Le populisme est une expression démocratique qui a droit de cité

Aymeric de Lamotte, directeur général adjoint de l’Institut Thomas More

11 octobre 2022 • Opinion •


Aymeric de Lamotte présente son article en vidéo


Au sein du monde médiatique et politique, le mot « populisme » est souvent employé comme étant un synonyme de démagogie. Sous sa plume ou dans sa bouche, il est exclusivement une injure. Or, la philosophe française, Chantal Delsol, explique que le populiste est plutôt l’homme politique qui s’intéresse à ce qui est proche. La philosophe poursuit : « Je maintiens que le populisme est autre chose que de la démagogie. Le démagogue flatte les désirs populaires qui vont contre l’intérêt général alors que le populiste flatte les enracinements de proximité ». Le populiste se préoccupe des Somewhere, les gens de « quelque part », pour évoquer la profonde incompréhension qui traverserait nos démocraties occidentales selon l’essayiste britannique David Goodhart entre les Anywhere, les gens « de n’importe où :» — en bref, l’élite libérale-libertaire de la mondialisation prétendument heureuse — et les Somewhere, les gens de « quelque part » — ceux moins mobiles, qui souffrent de la disparition des frontières économiques et migratoires. Le populisme est dès lors une expression démocratique qui a droit de cité. Il convient cependant de préciser que, comme toute autre offre politique, le populiste peut très bien tenir un discours caricatural, mensonger, voire dangereux. Aux citoyens d’exercer leur esprit critique.

Cette importante précision sémantique ayant été faite, posons-nous désormais la question qui occupe les esprits au lendemain des scrutins suédois et italien : pourquoi le populisme a-t-il le vent en poupe ? Pourquoi séduit-il à tel point l’électorat ? Une partie de la réponse se trouve dans le mépris et le déni technocratiques du prétendu « cercle de la raison », qui sévissent depuis plusieurs décennies à l’égard des valeurs d’enracinement. Le mépris des Anywhere pour les inquiétudes des Somewhere : le déclassement économique de la classe moyenne, la perte d’identité en raison de la peur d’une immigration extra-européenne de peuplement et d’un renoncement à transmettre une culture, la perte de repères dû à la promotion sans discernement de l’idéologie woke ou de la théorie du genre dans les écoles, ou encore l’aveuglement devant l’irrationalité d’un écologisme décroissant. Comment ne pas voir que derrière chaque vote antisystème se terre une revendication niée par les Anywhere ? Pourquoi une certaine élite européenne méprise-t-elle avec un tel zèle ce besoin de continuité historique et culturelle qui tenaille tant d’Européens ? Les électeurs se vengent d’une telle attitude. Ainsi que l’avait perçu Alain Finkielkraut, Donald Trump fut la Némésis (déesse grecque de la vengeance) du politiquement correct américain ; Georgia Meloni est aujourd’hui la Némésis d’Ursula von der Leyen.

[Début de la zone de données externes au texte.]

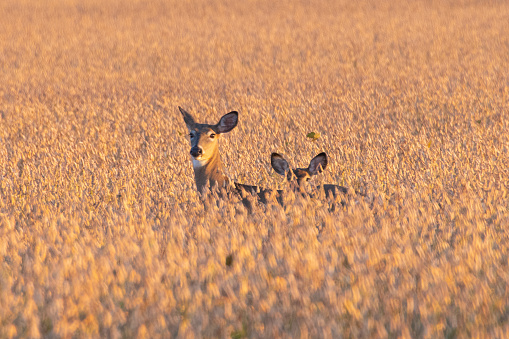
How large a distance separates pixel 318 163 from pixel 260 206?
0.88m

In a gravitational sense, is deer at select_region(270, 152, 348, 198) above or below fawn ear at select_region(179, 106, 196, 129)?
below

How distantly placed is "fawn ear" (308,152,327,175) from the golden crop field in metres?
0.25

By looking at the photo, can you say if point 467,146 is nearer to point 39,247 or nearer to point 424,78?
point 39,247

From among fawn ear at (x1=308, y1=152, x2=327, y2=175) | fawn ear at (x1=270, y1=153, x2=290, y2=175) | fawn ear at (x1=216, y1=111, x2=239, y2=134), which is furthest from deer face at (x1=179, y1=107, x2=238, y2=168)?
fawn ear at (x1=308, y1=152, x2=327, y2=175)

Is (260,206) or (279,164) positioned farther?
(279,164)

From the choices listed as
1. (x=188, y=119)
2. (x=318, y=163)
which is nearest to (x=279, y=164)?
(x=318, y=163)

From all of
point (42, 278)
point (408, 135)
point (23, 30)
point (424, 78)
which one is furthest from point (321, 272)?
point (23, 30)

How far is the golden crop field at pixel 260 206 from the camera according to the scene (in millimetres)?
3145

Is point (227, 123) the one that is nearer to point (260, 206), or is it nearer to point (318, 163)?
point (318, 163)

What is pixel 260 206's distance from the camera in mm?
5289

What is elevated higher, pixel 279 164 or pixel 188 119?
pixel 188 119

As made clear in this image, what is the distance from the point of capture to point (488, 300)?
316 centimetres

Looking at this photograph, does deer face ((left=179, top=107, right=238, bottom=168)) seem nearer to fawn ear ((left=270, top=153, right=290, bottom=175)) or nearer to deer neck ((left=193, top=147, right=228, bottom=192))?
deer neck ((left=193, top=147, right=228, bottom=192))

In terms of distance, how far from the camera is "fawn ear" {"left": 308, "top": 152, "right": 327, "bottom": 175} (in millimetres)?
5840
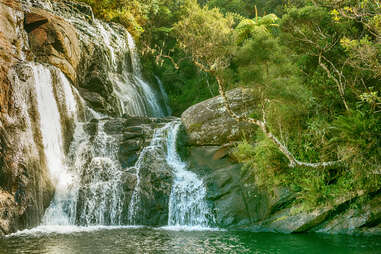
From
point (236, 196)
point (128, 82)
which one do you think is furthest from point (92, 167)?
point (128, 82)

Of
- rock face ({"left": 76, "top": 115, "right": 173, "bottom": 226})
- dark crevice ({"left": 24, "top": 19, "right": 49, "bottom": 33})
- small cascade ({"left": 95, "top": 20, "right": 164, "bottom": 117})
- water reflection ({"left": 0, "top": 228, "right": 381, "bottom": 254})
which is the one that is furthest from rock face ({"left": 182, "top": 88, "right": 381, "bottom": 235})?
dark crevice ({"left": 24, "top": 19, "right": 49, "bottom": 33})

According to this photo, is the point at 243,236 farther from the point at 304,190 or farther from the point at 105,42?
the point at 105,42

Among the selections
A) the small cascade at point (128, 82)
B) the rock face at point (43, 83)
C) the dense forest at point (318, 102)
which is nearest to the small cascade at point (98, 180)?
the rock face at point (43, 83)

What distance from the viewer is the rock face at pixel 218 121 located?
13.9 metres

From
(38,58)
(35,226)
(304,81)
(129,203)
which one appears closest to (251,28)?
(304,81)

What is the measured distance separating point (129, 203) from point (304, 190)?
19.7 feet

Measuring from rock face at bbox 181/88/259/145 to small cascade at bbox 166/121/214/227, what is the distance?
2060mm

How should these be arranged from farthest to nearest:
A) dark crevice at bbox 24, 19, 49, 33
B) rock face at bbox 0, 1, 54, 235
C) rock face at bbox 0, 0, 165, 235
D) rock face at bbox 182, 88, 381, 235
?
1. dark crevice at bbox 24, 19, 49, 33
2. rock face at bbox 0, 0, 165, 235
3. rock face at bbox 0, 1, 54, 235
4. rock face at bbox 182, 88, 381, 235

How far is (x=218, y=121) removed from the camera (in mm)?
14477

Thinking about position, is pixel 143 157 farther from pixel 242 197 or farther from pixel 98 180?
pixel 242 197

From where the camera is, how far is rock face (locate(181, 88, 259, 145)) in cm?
1391

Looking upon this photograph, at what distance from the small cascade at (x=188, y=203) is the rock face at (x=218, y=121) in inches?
81.1

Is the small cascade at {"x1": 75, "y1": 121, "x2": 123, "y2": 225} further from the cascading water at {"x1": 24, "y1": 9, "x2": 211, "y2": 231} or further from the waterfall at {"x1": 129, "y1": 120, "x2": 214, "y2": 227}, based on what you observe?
the waterfall at {"x1": 129, "y1": 120, "x2": 214, "y2": 227}

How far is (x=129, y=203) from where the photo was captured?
1181 cm
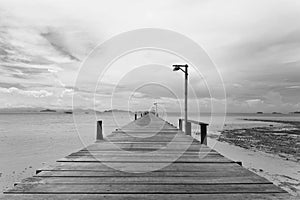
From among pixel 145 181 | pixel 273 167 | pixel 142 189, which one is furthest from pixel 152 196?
pixel 273 167

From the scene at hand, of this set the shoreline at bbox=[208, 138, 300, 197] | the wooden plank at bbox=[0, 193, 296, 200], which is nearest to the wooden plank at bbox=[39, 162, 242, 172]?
the wooden plank at bbox=[0, 193, 296, 200]

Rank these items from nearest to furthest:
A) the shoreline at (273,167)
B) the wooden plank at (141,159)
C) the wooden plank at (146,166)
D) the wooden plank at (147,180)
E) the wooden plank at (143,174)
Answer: the wooden plank at (147,180) → the wooden plank at (143,174) → the wooden plank at (146,166) → the wooden plank at (141,159) → the shoreline at (273,167)

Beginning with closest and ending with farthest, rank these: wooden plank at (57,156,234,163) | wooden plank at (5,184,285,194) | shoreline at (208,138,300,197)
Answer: wooden plank at (5,184,285,194) < wooden plank at (57,156,234,163) < shoreline at (208,138,300,197)

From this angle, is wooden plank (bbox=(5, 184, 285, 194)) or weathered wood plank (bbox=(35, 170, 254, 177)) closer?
wooden plank (bbox=(5, 184, 285, 194))

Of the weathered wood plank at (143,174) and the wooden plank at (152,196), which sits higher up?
the weathered wood plank at (143,174)

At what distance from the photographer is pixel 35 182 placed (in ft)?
12.9

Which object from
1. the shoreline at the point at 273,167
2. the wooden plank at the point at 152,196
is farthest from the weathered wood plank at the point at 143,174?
the shoreline at the point at 273,167

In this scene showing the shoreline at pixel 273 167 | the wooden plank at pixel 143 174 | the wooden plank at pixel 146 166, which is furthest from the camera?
the shoreline at pixel 273 167

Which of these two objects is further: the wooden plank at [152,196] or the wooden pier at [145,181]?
the wooden pier at [145,181]

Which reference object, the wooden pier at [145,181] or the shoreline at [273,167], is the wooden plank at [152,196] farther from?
the shoreline at [273,167]

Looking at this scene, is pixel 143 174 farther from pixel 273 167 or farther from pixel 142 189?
pixel 273 167

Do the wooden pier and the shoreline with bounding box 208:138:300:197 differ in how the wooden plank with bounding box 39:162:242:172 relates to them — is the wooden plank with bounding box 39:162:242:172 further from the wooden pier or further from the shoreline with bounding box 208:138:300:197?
the shoreline with bounding box 208:138:300:197

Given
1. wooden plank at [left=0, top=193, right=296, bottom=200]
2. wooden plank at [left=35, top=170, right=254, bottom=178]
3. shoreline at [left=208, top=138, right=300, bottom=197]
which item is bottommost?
shoreline at [left=208, top=138, right=300, bottom=197]

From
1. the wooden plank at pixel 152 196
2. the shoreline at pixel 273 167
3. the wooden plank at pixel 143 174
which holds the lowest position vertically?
the shoreline at pixel 273 167
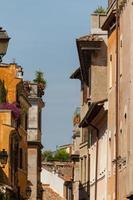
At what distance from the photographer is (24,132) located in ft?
250

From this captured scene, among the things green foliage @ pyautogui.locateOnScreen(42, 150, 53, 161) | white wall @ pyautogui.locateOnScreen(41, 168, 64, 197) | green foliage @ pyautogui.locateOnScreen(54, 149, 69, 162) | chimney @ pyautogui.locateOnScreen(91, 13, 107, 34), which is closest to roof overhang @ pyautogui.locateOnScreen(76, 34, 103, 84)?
chimney @ pyautogui.locateOnScreen(91, 13, 107, 34)

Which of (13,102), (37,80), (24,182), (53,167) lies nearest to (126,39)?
(13,102)

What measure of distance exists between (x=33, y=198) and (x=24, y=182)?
1579 centimetres

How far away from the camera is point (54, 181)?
129 m

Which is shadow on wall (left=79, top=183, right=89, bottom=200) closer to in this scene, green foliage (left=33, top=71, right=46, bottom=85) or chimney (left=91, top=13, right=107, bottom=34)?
chimney (left=91, top=13, right=107, bottom=34)

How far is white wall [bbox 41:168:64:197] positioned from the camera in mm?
125875

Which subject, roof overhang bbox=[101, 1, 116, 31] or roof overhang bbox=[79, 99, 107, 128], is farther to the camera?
roof overhang bbox=[79, 99, 107, 128]

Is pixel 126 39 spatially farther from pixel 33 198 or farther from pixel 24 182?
pixel 33 198

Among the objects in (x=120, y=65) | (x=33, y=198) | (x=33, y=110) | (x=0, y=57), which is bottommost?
(x=33, y=198)

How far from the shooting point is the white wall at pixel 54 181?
126m

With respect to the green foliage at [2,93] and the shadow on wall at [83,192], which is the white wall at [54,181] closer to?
the green foliage at [2,93]

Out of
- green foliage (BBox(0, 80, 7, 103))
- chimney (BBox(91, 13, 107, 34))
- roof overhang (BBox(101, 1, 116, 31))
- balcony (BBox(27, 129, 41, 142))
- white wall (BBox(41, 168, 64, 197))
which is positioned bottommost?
white wall (BBox(41, 168, 64, 197))

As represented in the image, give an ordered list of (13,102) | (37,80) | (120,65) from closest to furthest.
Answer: (120,65) < (13,102) < (37,80)

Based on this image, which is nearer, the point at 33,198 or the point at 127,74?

Ce papier n’est pas une charge anti-élite. Chaque démocratie a besoin d’une élite, c’est-à-dire la promotion des meilleurs éléments dans un cadre méritocratique, qui oriente le mieux possible sa marche en avant. C’est une charge contre une certaine élite hors-sol, qui baigne encore dans la perspective enchanteresse de la fin de l’Histoire et de l’interchangeabilité des hommes au sein d’un doux commerce planétaire — rêve aujourd’hui complètement périmé. Ce dernier a fragilisé le continent européen, et la responsabilité des garde-chiourmes du politiquement correct dans notre crise civilisationnelle est immense. Avec le Brexit, nous espérions que cette élite débuterait un travail d’introspection et adopterait une attitude d’humilité. C’était faire preuve de naïveté. À titre, d’exemple, deux jours avant le scrutin italien, Ursula von der Leyen a encore déclaré qu’elle était prête à utiliser des « outils » contre les méchants qui votent mal.

Nous faisons aujourd’hui face à une crise démocratique qui s’exprime sous la forme d’une radicalisation de l’antagonisme entre un bloc élitaire très puissant et des blocs contestataires éparpillés sur le continent européen. Le premier a le devoir de résorber cet antagonisme en se mettant à l’écoute des seconds. Ce mot de Péguy pourrait sans doute l’aider : « Il faut dire ce que l’on voit, et ce qui est plus difficile, il faut voir ce que l’on voit » ; ainsi que la lecture du petit livre de l’écrivain belge, David Van Reybrouck, Plaidoyer pour le populisme, qui est « un cri passionné pour que l’on voie l’électeur populiste derrière le leader populiste ». Cette certaine élite entendrait alors le souhait que l’Union européenne s’inscrive dans un temps et un lieu qui se nomment la civilisation européenne et le souci de protection des citoyens de son propre continent.